By 1931, the route was fully paved, creating greater opportunities for those who opened businesses along the newly-completed Mother Road.
No trip along Route 66 is complete, however, without a stop at one of the most iconic frozen custard shops in America, Ted Drewes Frozen Custard.
Located at 6726 Chippewa Ave. in St. Louis, over four generations of the Drewes family have been serving up frozen treats along Route 66.
Roughly 90 miles after crossing into Missouri lies Meramec State Park, just outside of Sullivan.
Meramec State Park was opened by the state of Missouri in 1927. During the Great Depression, a number of the park’s buildings were constructed by the Civilian Conservation Corps (CCC).
The CCC also laid out a number of roads and trails through the park between 1933 and 1935.
The park is home to more than 40 caves, the most famous of which is Fisher Cave, which is open for guided tours.

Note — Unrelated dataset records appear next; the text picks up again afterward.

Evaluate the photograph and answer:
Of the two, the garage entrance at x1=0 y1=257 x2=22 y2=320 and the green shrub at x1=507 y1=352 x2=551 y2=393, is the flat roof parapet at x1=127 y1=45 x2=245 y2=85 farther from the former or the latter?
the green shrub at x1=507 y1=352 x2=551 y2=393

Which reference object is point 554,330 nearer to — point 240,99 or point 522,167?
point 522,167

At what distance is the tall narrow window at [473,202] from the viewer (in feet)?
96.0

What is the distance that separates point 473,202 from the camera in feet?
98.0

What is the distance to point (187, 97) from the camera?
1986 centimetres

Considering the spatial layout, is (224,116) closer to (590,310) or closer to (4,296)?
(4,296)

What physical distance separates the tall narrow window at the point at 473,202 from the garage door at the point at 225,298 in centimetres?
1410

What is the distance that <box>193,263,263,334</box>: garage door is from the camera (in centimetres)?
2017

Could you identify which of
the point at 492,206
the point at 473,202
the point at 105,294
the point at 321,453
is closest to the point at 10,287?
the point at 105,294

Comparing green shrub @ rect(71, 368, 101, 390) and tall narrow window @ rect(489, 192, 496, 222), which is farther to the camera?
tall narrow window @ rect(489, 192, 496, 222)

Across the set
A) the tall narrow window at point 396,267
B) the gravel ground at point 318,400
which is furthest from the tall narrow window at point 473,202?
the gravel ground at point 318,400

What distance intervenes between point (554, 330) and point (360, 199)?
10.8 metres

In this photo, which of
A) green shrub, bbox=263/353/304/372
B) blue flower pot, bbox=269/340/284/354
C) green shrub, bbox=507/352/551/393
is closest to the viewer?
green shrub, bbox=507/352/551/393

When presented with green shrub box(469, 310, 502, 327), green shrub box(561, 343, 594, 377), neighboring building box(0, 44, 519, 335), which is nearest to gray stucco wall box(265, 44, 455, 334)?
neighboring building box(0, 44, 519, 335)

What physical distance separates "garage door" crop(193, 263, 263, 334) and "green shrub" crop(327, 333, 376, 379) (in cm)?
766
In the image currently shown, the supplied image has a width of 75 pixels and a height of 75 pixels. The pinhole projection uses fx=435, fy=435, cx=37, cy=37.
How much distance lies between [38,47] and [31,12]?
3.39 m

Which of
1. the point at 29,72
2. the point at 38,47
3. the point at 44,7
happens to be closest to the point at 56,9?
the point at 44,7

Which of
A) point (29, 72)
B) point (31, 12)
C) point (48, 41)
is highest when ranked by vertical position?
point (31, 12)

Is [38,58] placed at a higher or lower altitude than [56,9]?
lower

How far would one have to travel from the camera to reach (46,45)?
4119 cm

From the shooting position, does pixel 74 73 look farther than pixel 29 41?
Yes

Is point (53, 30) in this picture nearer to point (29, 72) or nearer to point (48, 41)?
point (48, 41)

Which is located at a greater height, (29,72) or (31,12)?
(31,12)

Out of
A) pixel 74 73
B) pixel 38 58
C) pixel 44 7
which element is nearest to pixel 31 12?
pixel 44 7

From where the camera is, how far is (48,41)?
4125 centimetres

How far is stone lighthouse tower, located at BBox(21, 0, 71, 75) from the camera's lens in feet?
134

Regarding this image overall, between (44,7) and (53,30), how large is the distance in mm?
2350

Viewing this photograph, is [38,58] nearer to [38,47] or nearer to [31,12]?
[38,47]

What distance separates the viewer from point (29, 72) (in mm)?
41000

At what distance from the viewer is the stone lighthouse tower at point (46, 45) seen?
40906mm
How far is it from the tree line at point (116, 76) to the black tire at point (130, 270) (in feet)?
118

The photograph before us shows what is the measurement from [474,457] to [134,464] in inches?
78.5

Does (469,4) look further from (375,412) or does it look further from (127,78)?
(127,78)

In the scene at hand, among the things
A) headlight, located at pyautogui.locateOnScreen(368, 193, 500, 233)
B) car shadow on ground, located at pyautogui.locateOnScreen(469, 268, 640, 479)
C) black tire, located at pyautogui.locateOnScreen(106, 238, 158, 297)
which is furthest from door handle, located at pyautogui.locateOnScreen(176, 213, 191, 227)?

The Meramec River flows through the park, as well. It is a favorite among fishermen and floaters during the summer months.
The old route has largely been replaced by Interstate 44 along much of its length in Missouri, but if you look close, vestiges of the original Route 66 can be found on either side of I-44 along various dead ends that dot the landscape.
The linen style postcard was published by the Curt Teich of Chicago, Illinois. It is postally unused.